The phrase let censors claim they were merely describing objective consequences, not suppressing ideas. A pamphlet wasn't banned because officials disliked its politics; it was banned because it was "calculated to excite disaffection"—a bureaucratic conclusion, not a political judgment.
Evidence shows this phrasing saturated official correspondence. When Bengal's government invoked the 1878 Vernacular Press Act to control Indian-language newspapers, orders routinely cited material "calculated to excite feelings of disaffection." The passive construction erased the censor's agency while amplifying the text's.
Inflammatory: From Medicine to Law
"Inflammatory" traveled a different route. The word entered English around 1600 as a medical term from Latin inflammare, "to set on fire." Doctors used it to describe tissue that was hot, swollen, infected.
By the nineteenth century, English legal writing had borrowed the metaphor. Speech could be "inflammatory"—likely to inflame passions, to make social tensions swell and burn. The medical framing suggested diagnosis, not censorship. An inflammatory text was pathological, something that threatened the body politic's health.
British censors in India deployed the term liberally. Newspapers were suppressed for "inflammatory articles," books for "inflammatory matter." The Amrita Bazar Patrika, a Bengali newspaper, switched from Bengali to English in 1878 specifically to evade the Vernacular Press Act's restrictions on "inflammatory" content in Indian languages, according to the Press Institute of India.
The 1910 Press Act: Consolidation of Vocabulary
The Indian Press Act of 1910 represented the mature form of colonial censorship vocabulary. Passed after unrest in Bengal and Punjab, the Act gave magistrates power to demand securities from presses and forfeit them if publications were deemed objectionable.
What made a publication objectionable? The Act listed categories: matter "calculated to excite disaffection," content "likely to incite murder or violence," material "calculated to promote feelings of enmity" between communities. According to the Library of Congress, these provisions remained law until 1922.
Every trigger phrase came from English common law tradition. "Disaffection" itself was a seventeenth-century coinage meaning loss of loyalty or goodwill—neutral-sounding, but in legal context it meant something specific and punishable.
What Was Banned
The vocabulary justified sweeping censorship. Bal Gangadhar Tilak's newspaper Kesari faced sedition charges multiple times. Bankim Chandra Chattopadhyay's novel Anandamath, with its song "Vande Mataram," was considered inflammatory in some provinces. Urdu revolutionary poetry circulating after 1907 fell under "calculated to excite" provisions.
The British didn't need to ban everything. The threat of these terms—seditious, inflammatory, calculated to excite—made publishers self-censor. The vocabulary itself became a tool of control.

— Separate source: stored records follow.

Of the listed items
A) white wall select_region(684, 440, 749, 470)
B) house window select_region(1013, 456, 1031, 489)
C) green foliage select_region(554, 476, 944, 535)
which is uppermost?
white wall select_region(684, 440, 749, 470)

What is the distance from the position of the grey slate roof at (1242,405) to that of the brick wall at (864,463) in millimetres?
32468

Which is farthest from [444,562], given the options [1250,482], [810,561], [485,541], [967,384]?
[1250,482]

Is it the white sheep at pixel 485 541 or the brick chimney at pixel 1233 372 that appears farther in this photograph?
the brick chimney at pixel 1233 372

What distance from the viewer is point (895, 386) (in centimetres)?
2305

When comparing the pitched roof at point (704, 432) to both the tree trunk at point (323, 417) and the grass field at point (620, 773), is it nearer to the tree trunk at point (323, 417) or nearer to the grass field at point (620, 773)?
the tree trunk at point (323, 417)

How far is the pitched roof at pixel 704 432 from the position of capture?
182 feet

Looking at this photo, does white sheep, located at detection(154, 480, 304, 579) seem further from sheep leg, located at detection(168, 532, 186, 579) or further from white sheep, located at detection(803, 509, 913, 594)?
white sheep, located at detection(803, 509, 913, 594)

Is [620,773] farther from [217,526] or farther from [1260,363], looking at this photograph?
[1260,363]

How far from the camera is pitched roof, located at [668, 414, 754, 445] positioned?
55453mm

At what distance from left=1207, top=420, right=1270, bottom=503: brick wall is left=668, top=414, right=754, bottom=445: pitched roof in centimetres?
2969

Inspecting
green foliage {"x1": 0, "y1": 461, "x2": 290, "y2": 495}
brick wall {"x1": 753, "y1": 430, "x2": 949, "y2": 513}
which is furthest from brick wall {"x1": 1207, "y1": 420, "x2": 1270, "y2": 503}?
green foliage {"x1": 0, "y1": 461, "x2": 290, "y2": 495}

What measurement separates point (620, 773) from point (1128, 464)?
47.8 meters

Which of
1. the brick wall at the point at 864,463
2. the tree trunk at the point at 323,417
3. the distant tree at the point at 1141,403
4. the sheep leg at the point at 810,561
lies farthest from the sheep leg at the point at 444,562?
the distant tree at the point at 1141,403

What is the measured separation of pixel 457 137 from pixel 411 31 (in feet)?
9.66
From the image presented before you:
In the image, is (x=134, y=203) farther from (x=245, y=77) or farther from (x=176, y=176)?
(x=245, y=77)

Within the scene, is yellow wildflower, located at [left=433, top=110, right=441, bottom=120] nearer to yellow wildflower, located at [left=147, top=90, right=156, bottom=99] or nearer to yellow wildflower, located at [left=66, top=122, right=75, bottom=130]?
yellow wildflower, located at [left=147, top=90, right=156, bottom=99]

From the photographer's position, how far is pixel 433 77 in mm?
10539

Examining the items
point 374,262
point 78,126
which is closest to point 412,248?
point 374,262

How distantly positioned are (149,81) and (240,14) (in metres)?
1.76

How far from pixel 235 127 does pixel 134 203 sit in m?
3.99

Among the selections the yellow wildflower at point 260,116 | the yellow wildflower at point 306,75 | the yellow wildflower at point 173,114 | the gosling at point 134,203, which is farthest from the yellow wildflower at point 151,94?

Etymology as Infrastructure
Colonial censorship worked because English legal terminology carried institutional weight that vernacular equivalents lacked. When an official wrote that a text was "seditious," he invoked five centuries of English case law. When he called it "inflammatory," he imported medical authority into political judgment.
Indian languages had words for rebellion, dissent, and passion. But those words didn't plug into the legal machinery the British had built. The imported vocabulary wasn't just description—it was infrastructure, the linguistic framework that made colonial information control seem like neutral administration rather than political domination.
The terms outlived the Raj. Section 124A, the sedition clause with its language of disaffection, remained in Indian law until 2023. The vocabulary of colonial censorship proved more durable than the empire that installed it.